PROBLEM REQUIREMENTS: The listing below must be repeated word for word, without its pictures.

AVAILABLE DATA:
+ + + +
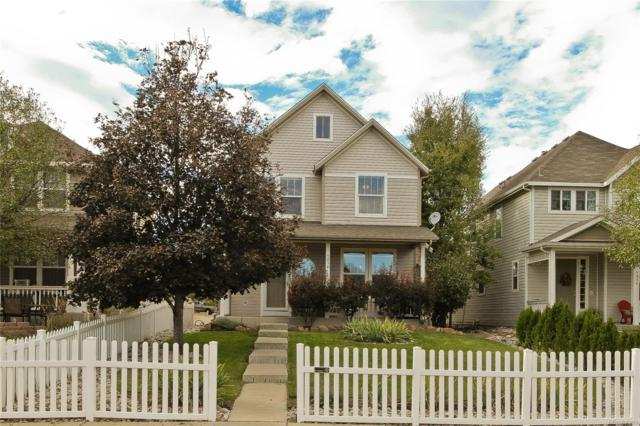 5834 Canyon Street, Frederick, CO 80504 (#9020275) :: Bring Home Denver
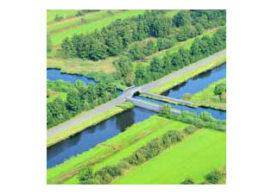 Nieuw natuurgebied met uniek eco-aquaduct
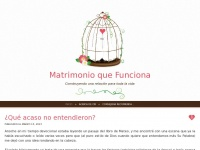 matrimonioqfunciona.wordpress.com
+ + + +
TASK RESULT:
 5834 Canyon Street, Frederick, CO 80504 (#9020275) :: Bring Home Denver
 Nieuw natuurgebied met uniek eco-aquaduct
 matrimonioqfunciona.wordpress.com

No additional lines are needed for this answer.